Your task is to transcribe the data exactly while omitting each picture.

INFORMATION SUPPLIED:
=-=-=
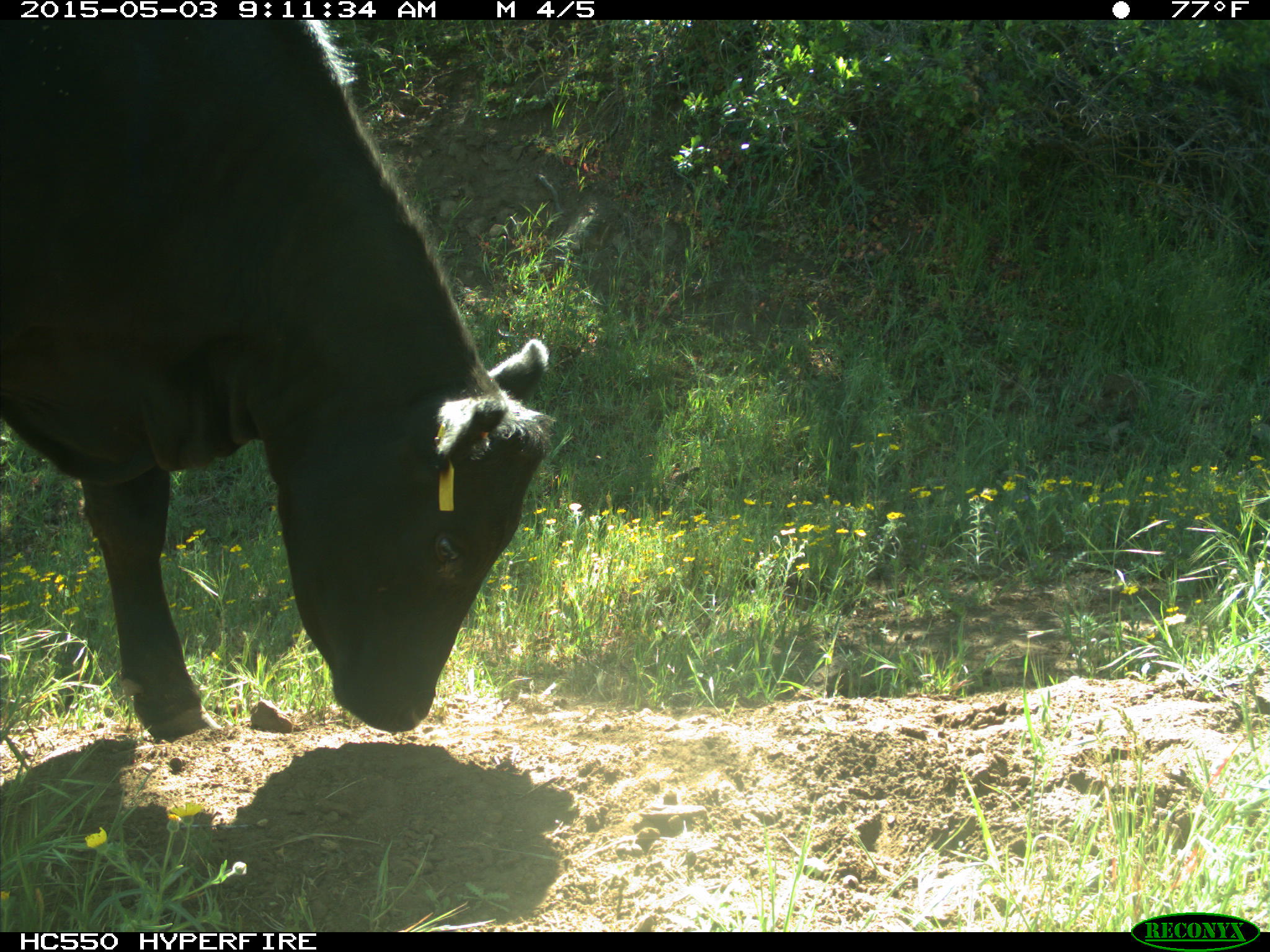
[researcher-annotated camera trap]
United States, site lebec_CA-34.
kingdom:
=-=-=
TASK SOLUTION:
[researcher-annotated camera trap]
United States, site lebec_CA-34.
kingdom:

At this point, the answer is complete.